Arnaud Fontanet, a researcher at Institut Pasteur, noted at the WHO conference that there are also 47 new mutations in the West African clade virus causing the current outbreak compared to the genome of the virus during a 2017 outbreak in Nigeria. This indicates the virus may have been circulating in new hosts over the past four years, he said.

"That new host could be either a new animal or sustained human-to-human transmission," he said. If the latter turns out to be the case, "we have to be much more energetic in the way we stop the circulation of this virus," Fontanet added.

Dimie Ogoina, a researcher at Niger Delta University in Nigeria, said at the WHO meeting that the virus had previously been more predominant among children who were exposed to infected animals in rainforest regions. Now, most cases in the current outbreak are among young adults in urban centers and particularly among men who have sex with men in the current outbreak.

Knowing whether this changing scope is related to travel or to a new host animal reservoir — such as rodents, domestic animals, or pets — is critical, he said.

Ogoina also noted that monkeypox rashes are typically painful, oozing sores, that are hard to miss. Since almost all cases in the current outbreak have come from sexual contact, he suggested researchers need to investigate potential asymptomatic transmission, possibly in seminal fluid or vaginal secretions.

In Nigeria, there is also underreporting, he said, and there is only one national reference lab that can make the diagnosis. "It is important to decentralize" testing, Ogoina said.

Using serosurveillance to determine the scope of infection is also challenging at this time because current immunoassays can't distinguish between recent monkeypox infection and prior smallpox vaccination, so new tests could be very helpful. 

Gianfranco Spiteri, a sexually transmitted infections expert at the European CDC, said at the WHO conference that serology will be critical to distinguish whether this is a new outbreak or one that had been flying under the radar in nonendemic countries for some time.

Another research priority, according to Isabel Oliver of the UK Health Security Agency, is to determine whether skin-to-skin contact as a mode of transmission changes the incubation period or enables asymptomatic transmission. Strengthening diagnostics will also be critical to surveillance going forward, Oliver said.

Numerous experts at the WHO meeting highlighted a need for point-of-care testing for the current outbreak, particularly because the relatively mild rashes could potentially be mistaken for other sexually transmitted infections, such as herpes.

Oliver also said her agency is investigating the potential to use wastewater testing to reveal the scope of the monkeypox outbreak there.

One of the first monkeypox outbreaks occurred in the 1960s among animals at a zoo in the Netherlands. It is believed to have become endemic in parts of Africa, with sporadic outbreaks over the years and a likely non-primate animal vector, such as a rodent, that acts as a viral reservoir.

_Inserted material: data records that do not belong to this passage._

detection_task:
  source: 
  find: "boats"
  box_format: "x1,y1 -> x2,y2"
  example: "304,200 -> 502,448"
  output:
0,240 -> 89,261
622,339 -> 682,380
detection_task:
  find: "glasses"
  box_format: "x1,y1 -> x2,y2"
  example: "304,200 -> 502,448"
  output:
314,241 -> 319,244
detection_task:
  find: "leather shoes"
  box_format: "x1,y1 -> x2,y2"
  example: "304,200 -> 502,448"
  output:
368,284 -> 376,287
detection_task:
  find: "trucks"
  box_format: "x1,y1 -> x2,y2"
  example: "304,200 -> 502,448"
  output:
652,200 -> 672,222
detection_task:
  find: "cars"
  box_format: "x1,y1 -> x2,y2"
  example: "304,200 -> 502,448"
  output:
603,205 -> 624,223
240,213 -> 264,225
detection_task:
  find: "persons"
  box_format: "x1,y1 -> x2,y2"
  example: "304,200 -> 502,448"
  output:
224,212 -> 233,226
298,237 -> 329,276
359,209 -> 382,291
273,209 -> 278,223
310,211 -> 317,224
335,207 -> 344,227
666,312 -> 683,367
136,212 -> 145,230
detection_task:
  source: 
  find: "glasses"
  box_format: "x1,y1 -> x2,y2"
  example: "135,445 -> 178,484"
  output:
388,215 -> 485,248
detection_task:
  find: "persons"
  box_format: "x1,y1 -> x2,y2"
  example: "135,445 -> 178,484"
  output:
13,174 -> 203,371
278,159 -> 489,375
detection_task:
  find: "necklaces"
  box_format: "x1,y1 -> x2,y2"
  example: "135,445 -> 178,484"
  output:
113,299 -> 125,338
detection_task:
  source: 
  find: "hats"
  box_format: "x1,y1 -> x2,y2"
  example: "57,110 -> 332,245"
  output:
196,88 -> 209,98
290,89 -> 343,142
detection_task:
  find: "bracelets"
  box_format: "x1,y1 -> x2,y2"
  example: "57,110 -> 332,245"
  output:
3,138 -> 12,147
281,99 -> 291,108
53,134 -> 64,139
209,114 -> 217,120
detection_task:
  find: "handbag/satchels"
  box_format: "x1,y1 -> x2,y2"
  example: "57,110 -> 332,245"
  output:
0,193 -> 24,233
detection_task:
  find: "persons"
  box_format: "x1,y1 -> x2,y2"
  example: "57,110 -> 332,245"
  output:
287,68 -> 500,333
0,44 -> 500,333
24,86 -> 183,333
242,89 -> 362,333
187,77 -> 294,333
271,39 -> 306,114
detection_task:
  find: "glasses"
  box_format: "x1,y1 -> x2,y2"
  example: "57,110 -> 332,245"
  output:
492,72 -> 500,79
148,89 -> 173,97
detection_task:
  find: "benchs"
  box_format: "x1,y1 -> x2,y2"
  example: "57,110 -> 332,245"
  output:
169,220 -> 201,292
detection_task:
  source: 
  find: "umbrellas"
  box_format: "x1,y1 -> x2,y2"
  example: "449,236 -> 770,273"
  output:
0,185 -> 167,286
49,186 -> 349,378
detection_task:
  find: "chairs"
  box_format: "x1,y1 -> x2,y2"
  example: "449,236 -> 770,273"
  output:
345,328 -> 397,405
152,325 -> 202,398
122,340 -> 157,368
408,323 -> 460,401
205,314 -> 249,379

A US outbreak in 2003 infected 71 people across six Midwestern states and was ultimately traced to prairie dogs that had been infected in a pet warehouse after being co-housed with Gambian pouched rats. The CDC subsequently banned the import of pet rodents from Africa.

WHO experts said more research is needed to determine whether there is an animal vector now established in Europe.

And in the US, McQuiston said it is "too early to know whether monkeypox can become endemic." But, she added, "It is important to keep in mind that monkeypox has been endemic in several countries for decades."